This image provided by the Natural History Museum shows a fossil found in Antarctica that belongs to a group of dinosaurs called titanosaurs. (Natural History Museum via AP)
This image provided by the Natural History Museum shows a fossil found in Antarctica that belongs to a group of dinosaurs called titanosaurs. (Natural History Museum via AP)

Scientists have stumbled on a rare dinosaur fossil from Antarctica, tucked away for decades in a drawer.

The bone comes from the tail of a long-necked, plant-eating dinosaur called a titanosaur. Scientists haven't yet identified the species it belongs to.

It was discovered in 1985 during an expedition to Antarctica's James Ross Island and collected by geologist Mike Thomson. Working with the British Antarctic Survey, Thomson was mapping the area's rock layers and collected marine reptile fossils to help with future dating efforts. He recorded the find as a large reptile.

Decades later, paleontologist Mark Evans spotted the bone in the British Antarctic Survey's collections and wondered whether it might be a dinosaur. He and other researchers analyzed the shape of the bone and compared it to other more complete dinosaur remains, confirming their discovery. The findings were published on Monday in the journal Acta Palaeontologica Polonica.
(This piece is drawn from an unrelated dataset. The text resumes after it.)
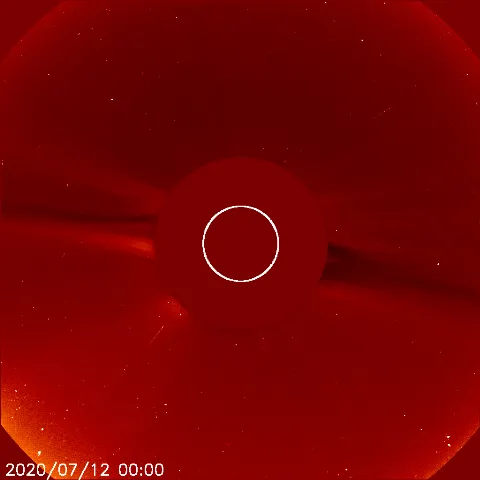 Image of solar wind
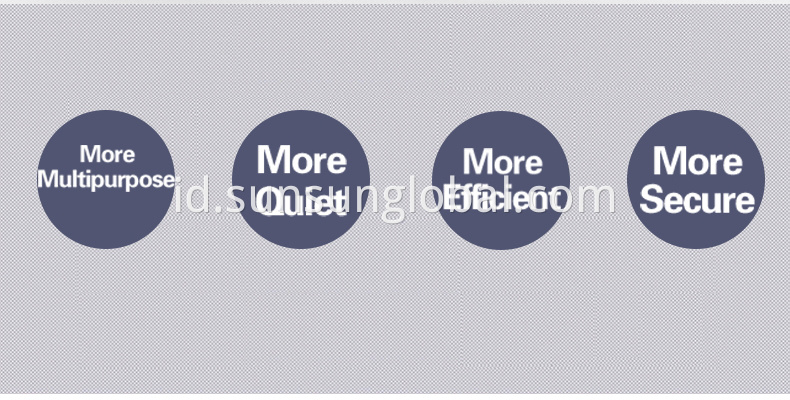 Sunsun aquarium tekanan tinggi sumur pompa air submersible bersih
Dinosaur fossils are rare to find in Antarctica because of the unforgiving ice caps. But millions of years ago, when this dinosaur lived, the region was populated by lush forests — a “rather different and much more hospitable place than we think of today,” said study co-author Paul Barrett with the Natural History Museum in London.

At about 23 feet (7 meters) long, the dinosaur was small for its group and may have been young when it died. Scientists don't know how the creature met its end, but they think its body floated away from the coast and sank to the sea floor, becoming fossilized in marine rock.

Technology has come a long way since the dinosaur tail bone was first found, allowing researchers to peer inside bones and gain even more detailed information about ancient creatures. Thomson died in 2020 before the fossil was identified as belonging to a dinosaur.

“If he were still with us, he would be delighted to know what this was,” Evans, a study co-author, said.